Nicht zuletzt müssen wir verräterische und brutale Interventionen beider imperialistischen Lager, Moskaus wie Washingtons (plus Londons, Paris oder Berlins), aufdecken und dagegen mobilisieren. Solange ihre Übergriffe auf Syrien und ganz Nahost andauern, besteht die ernste Gefahr eines beiderseitigen Zusammenstoßes der imperialistischen Mächte. Zu schlechter Letzt nutzen diese gegenseitig ihre Verbrechen, um einen neuen Kalten Krieg und Rüstungswettlauf anzuheizen. Wenn er nicht schon morgen zur Realität werden wird, so bleibt doch die Aussicht auf einen innerimperialistischen Krieg nicht länger ein verrücktes linkes Hirngespinst.

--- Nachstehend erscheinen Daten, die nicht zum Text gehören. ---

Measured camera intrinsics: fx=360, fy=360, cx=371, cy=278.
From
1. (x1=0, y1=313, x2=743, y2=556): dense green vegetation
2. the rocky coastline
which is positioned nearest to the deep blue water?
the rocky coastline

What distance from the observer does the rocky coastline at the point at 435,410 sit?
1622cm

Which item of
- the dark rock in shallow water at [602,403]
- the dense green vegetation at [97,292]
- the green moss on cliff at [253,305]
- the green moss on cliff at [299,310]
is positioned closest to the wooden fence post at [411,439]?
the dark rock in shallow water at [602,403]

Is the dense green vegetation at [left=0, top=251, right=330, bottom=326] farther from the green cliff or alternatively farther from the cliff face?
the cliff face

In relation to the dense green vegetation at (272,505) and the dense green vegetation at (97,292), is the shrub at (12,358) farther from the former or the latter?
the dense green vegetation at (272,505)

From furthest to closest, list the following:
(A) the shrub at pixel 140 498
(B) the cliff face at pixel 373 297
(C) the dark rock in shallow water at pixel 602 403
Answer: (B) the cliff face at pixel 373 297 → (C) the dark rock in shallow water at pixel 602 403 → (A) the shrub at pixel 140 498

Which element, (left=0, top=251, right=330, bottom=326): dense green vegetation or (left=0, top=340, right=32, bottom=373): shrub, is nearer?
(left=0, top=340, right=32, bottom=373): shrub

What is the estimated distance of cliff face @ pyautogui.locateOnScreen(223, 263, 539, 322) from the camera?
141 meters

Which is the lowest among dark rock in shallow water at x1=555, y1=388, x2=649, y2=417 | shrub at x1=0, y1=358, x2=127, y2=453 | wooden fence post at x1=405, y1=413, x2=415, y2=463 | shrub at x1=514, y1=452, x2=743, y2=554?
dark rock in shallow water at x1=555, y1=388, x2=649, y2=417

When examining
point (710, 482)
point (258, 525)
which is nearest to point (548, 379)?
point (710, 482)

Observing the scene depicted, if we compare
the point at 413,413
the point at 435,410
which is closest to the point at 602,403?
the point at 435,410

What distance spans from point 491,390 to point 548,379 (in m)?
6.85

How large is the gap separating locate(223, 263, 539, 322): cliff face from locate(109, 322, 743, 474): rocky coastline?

Aus diesem Grund muss die Antikriegsbewegung, die in den Jahren 2000-2003 Massenbeteiligung erreicht hat, wiederbelebt werden. Unter den gegenwärtigen Bedingungen wird dies voraussetzen, dass sie gegenüber imperialistischen Kriegszügen und Verbrechen entschlossen und gleichgerichtet vorgeht. Während wir alle davon ausgehen müssen, dass „unser Hauptfeind im eigenen Land steht”, bedeutet dies nicht, dass der Feind des Feindes unser Freund ist. In Großbritannien, den USA und Deutschland hat die lange Tradition, dass der Antiimperialismus bedeutet, zwar gegen die USA und gegen die NATO zu sein, aber zugleich zu den Verbrechen von Putin und Assad zu schweigen, als ob sie in irgendeiner Weise selbst antiimperialistisch wären.

Die rechten Flügel, die viele der Labour- und sozialdemokratischen Parteien dominieren, folgen ihren eigenen herrschenden Klassen, indem sie Forderungen nach „humanitären” Interventionen oder UN- bzw. US- oder europäischen Sanktionen gegenüber Russland äußern. Auch das muss aufgedeckt und bekämpft werden. Wir befinden uns in einer Periode, die geprägt ist von den Bestrebungen, die Welt unter den Lagern der imperialistischen Diebe neu aufzuteilen. Dagegen muss die ArbeiterInnenklasse ein internationales Lager des Widerstandes und der Revolution formieren.